Mr Bragg grew up in Harlem during the 1980s crack cocaine epidemic, where he says he was held at gunpoint six times — three times by police. A graduate of Harvard Law School, he previously worked as a federal prosecutor, chief deputy state attorney general, civil rights lawyer and law school professor.
Mr Bragg campaigned for office as a progressive reformer. He was elected with 83% of the vote in deep-blue Manhattan.
After taking office, Mr Bragg paused an investigation into Mr Trump’s business dealings that had been seen as gathering momentum toward a possible indictment.
But after his prosecutors won a trial last year in which Mr Trump’s company, the Trump Organisation, was convicted of tax fraud, Mr Bragg convened a new grand jury to examine the hush money payouts.
-Joseph Tacopina
A Brooklyn-born lawyer known for his sharp suits and celebrity clientele, Mr Tacopina is the public face of Mr Trump’s defence team.
Mr Trump is just the latest big name to turn to Mr Tacopina, whose past clients have included the rappers Meek Mill, Jay-Z and ASAP Rocky and baseball great Alex Rodriguez.
In recent weeks, Mr Tacopina has been making the former president’s case on TV news shows, questioning Mr Bragg’s investigation and motives, challenging Mr Cohen’s credibility as a star witness and suggesting Mr Trump was extorted.
It was not always like that.
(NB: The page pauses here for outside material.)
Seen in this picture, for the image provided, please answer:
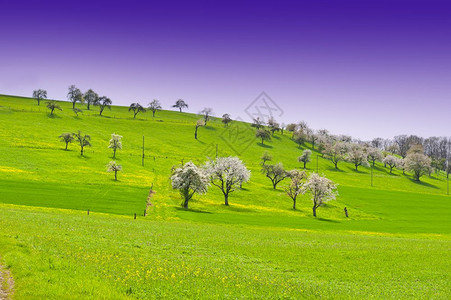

In a TV appearance in 2018, long before Mr Tacopina started representing Mr Trump, he told CNN that the payment to Ms Daniels appeared to be “illegal” and a “potential campaign finance issue”. He told the network that claims Mr Trump was not aware of the payment “doesn’t pass the straight-face test”.
Mr Trump hired Mr Tacopina in January, initially to defend him against a civil lawsuit brought by magazine columnist E Jean Carroll, who says Mr Trump raped her in the mid-1990s. That case is scheduled to go to trial next month.
-Susan Necheles
Ms Necheles is a New York City defence lawyer who represented Mr Trump’s company at its tax fraud trial last year and has been working behind-the-scenes on the former president’s criminal defence, meeting with prosecutors in an attempt to head off potential charges.
In the past she served as counsel to the late Genovese crime family underboss Venero Mangano, known as Benny Eggs, and defended John Gotti’s lawyer, Bruce Cutler, in a contempt-of-court case in the early 1990s. In recent years, the Yale Law School graduate has represented liquor heiress Clare Bronfman in the NXIVM cult case.
Like Mr Tacopina, Ms Necheles is a former Brooklyn prosecutor.
During the Trump Organisation trial, she made a point of referring to Mr Trump as “President Trump”.
“This is not a political statement,” she explained to jurors.
“My parents were immigrants and migrants,” she continued. “And in my home we referred to all former presidents as presidents out of respect for the office, whether we supported him, or disagreed with him.”
-Matthew Colangelo
Mr Bragg hired Mr Colangelo in December to lead the investigation. They previously worked together on Trump-related matters as senior officials at the office of New York attorney general Letitia James.
During his tenure with the attorney general’s office, Mr Colangelo worked on a lawsuit that resulted in the closure of Mr Trump’s charitable foundation for misusing funds. He was also part of a wave of state litigation against Trump administration policies, resulting in dozens of lawsuits that challenged everything from diluted environmental standards to changes to US mail service ahead of the 2020 election.
After President Joe Biden took office, Mr Colangelo joined the US Justice Department and was temporarily its third in command.
He then became a principal deputy to associate US attorney general Vanita Gupta. Previously, Mr Colangelo served as deputy assistant to former president Barack Obama, was a deputy director of the National Economic Council and a chief of staff for the US labour secretary.